Ces radios, à but non lucratif, sont des acteurs irremplaçables du lien social, de la vitalité culturelle et de la démocratie locale. Elles relaient la parole des habitants, valorisent les initiatives de terrain, accompagnent la vie culturelle, sociale et éducative, et participent activement à la lutte contre la désinformation. Dans nombre de territoires, elles représentent la seule voix médiatique de proximité, garantissant une information libre, contextualisée et accessible à tous.

Or, le bonus « Culture et Ruralité », créé en 2024, ne dispose plus d’aucune enveloppe budgétaire propre. Sans crédits dédiés, il serait financé par prélèvement sur le FSER, amputant de 2,3 millions d’euros les aides versées aux radios situées hors des zones rurales et ultramarines.

Un abondement limité à 15,7 millions d’euros ne ferait que prolonger la baisse effective des crédits pour la majorité des radios locales.
C’est l’illusion d’un sauvetage, qui masquerait une baisse bien réelle.

Seule une majoration de 18 millions d’euros permettrait de garantir un financement équitable entre tous les territoires et d’assurer la pérennité du dispositif.

Au-delà du montant, c’est la visibilité pluriannuelle de ces structures qui est en jeu.

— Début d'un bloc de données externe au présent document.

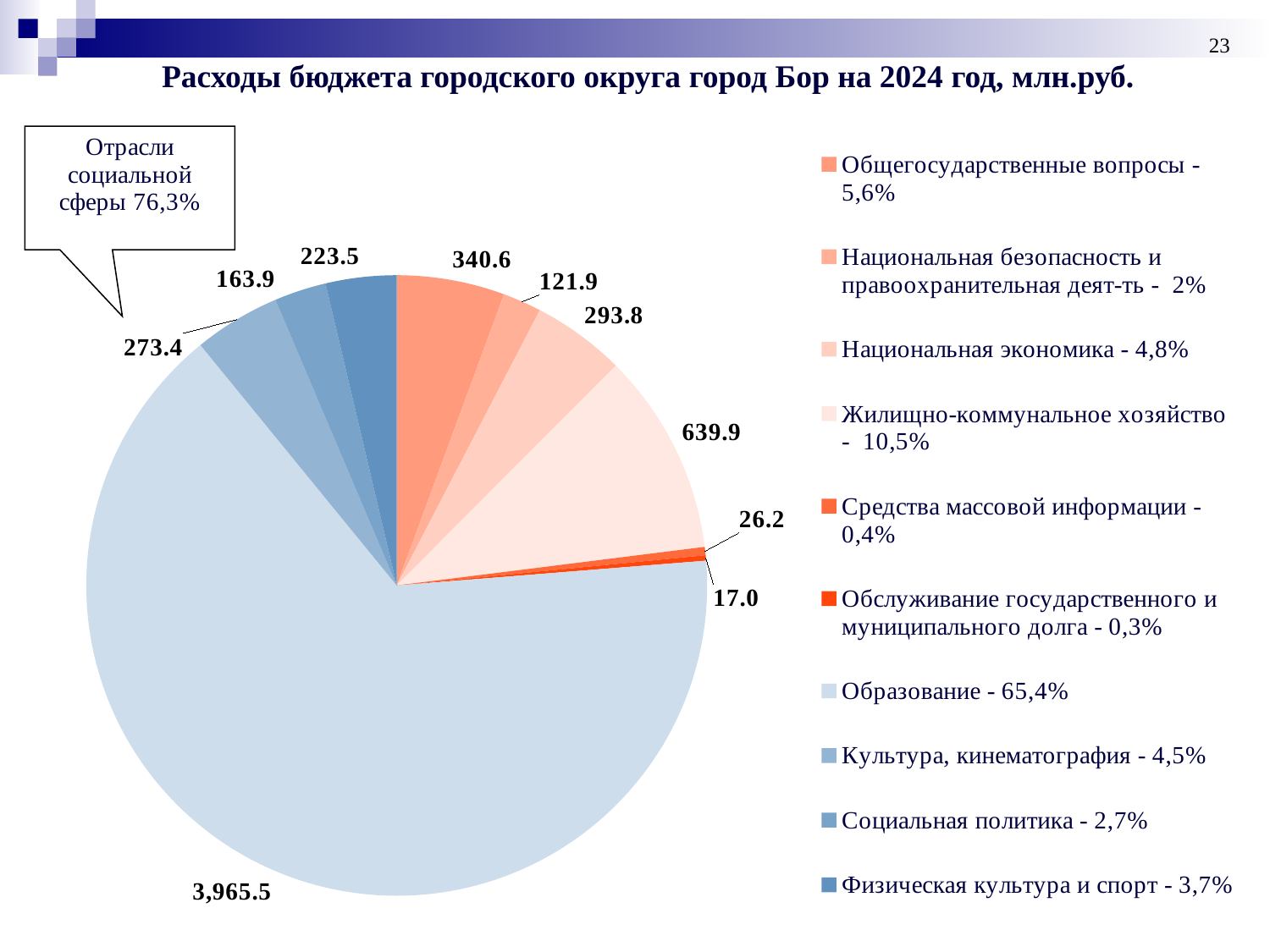
What is the value of the Жилищно-коммунальное хозяйство slice? 639.9 What is the value of the Общегосударственные вопросы slice? 340.6 What is the difference between the Культура, кинематография slice (273.4) and the Социальная политика slice (163.9)? 109.5 What type of chart is shown on the slide? pie chart Which category has the largest slice of the pie? Образование How many slices does the pie chart have? 10 Which category has the smallest slice of the pie? Обслуживание государственного и муниципального долга What share of the pie does Образование represent according to the legend? 65,4% Which is larger: the Физическая культура и спорт slice or the Национальная безопасность и правоохранительная деят-ть slice? Физическая культура и спорт What share is given in the callout for Отрасли социальной сферы? 76,3% What is the value of the Образование slice? 3,965.5 What is the title of the chart? Расходы бюджета городского округа город Бор на 2024 год, млн.руб.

Les radios associatives ne peuvent plus vivre sous une incertitude permanente, véritable épée de Damoclès budgétaire qui les contraint, année après année, à défendre leur existence plutôt qu’à développer leurs projets au service des territoires. 

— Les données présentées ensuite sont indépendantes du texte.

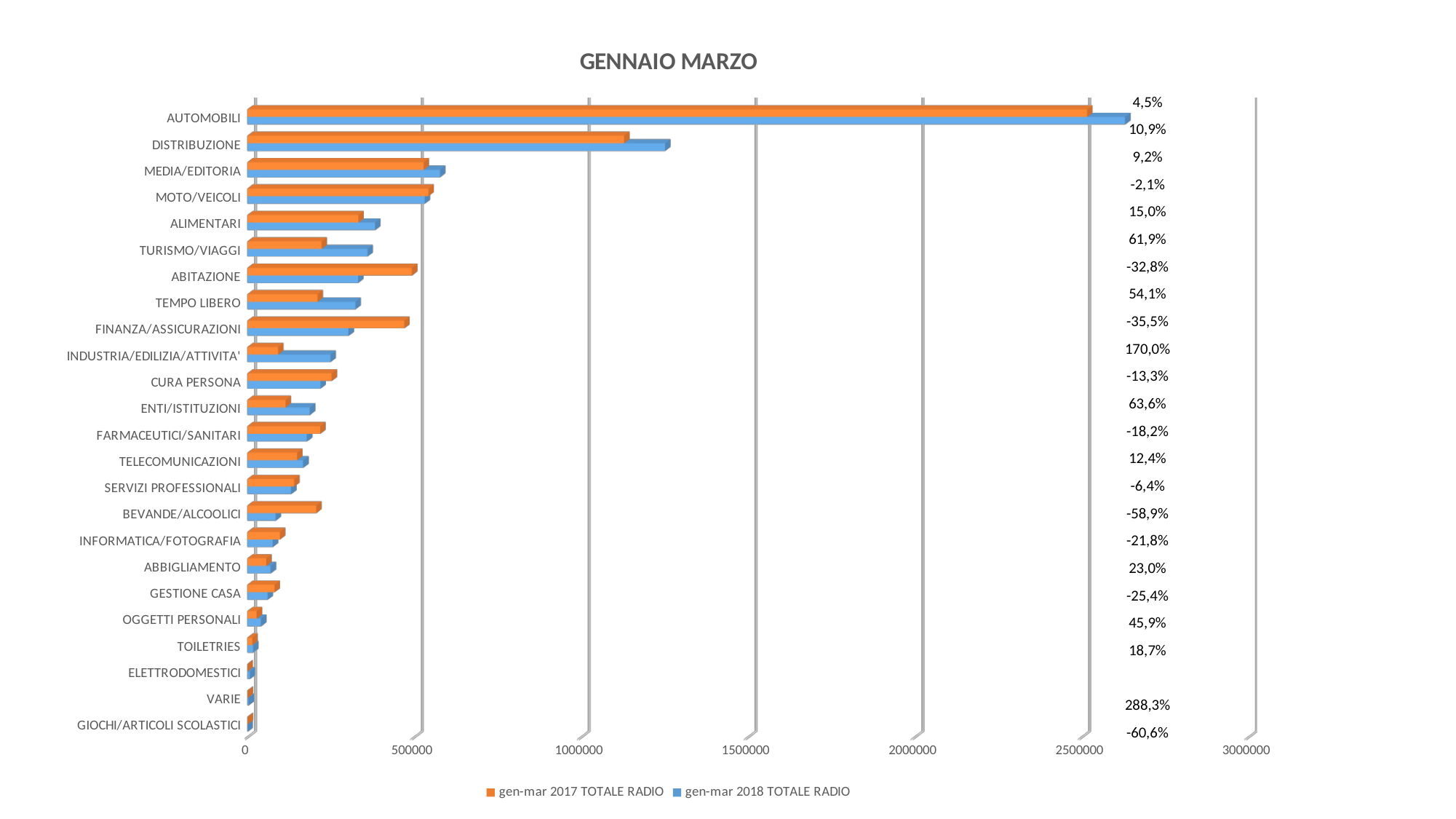
How many categories are plotted on the chart? 24 For ABITAZIONE, which series has the larger value: gen-mar 2017 TOTALE RADIO or gen-mar 2018 TOTALE RADIO? gen-mar 2017 TOTALE RADIO Is the gen-mar 2018 TOTALE RADIO value for DISTRIBUZIONE greater or less than 1000000? greater For TURISMO/VIAGGI, which series has the larger value: gen-mar 2017 TOTALE RADIO or gen-mar 2018 TOTALE RADIO? gen-mar 2018 TOTALE RADIO What type of chart is shown on the slide? bar chart Which category has the highest value for gen-mar 2018 TOTALE RADIO? AUTOMOBILI Is the gen-mar 2018 TOTALE RADIO value for AUTOMOBILI greater or less than 2500000? greater Which series is shown in orange in the legend? gen-mar 2017 TOTALE RADIO Which category has the highest value for gen-mar 2017 TOTALE RADIO? AUTOMOBILI How many series does the legend list? 2 Is the gen-mar 2017 TOTALE RADIO value for ALIMENTARI greater or less than 500000? less What is the title of the chart? GENNAIO MARZO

Cette instabilité fragilise les emplois, les initiatives locales et l’engagement de milliers de bénévoles qui, partout en France, font vivre le pluralisme, la création et la cohésion sociale.

Les soutenir, c’est reconnaître que la démocratie a besoin de médias libres, ancrés et accessibles, et que la République doit leur garantir des moyens stables, prévisibles et à la hauteur de leur mission d’intérêt général.

Pour des raisons de recevabilité financière, cette majoration est gagée à due concurrence sur les crédits de l’action 1 « Livre et lecture » du programme 334 « Livre et industries culturelles ». Cette réduction n’est ni souhaitée ni justifiée : l’auteur de l’amendement appelle donc le Gouvernement à lever le gage afin de préserver l’intégrité des autres politiques culturelles.

Soutenir cet amendement, c’est sauver les radios associatives, reconnaître leur rôle essentiel, patient et encore trop méconnu, et affirmer que la République a besoin de toutes ses voix pour rester vivante, libre et proche des habitants de ses territoires, sans exclusive ni oubli.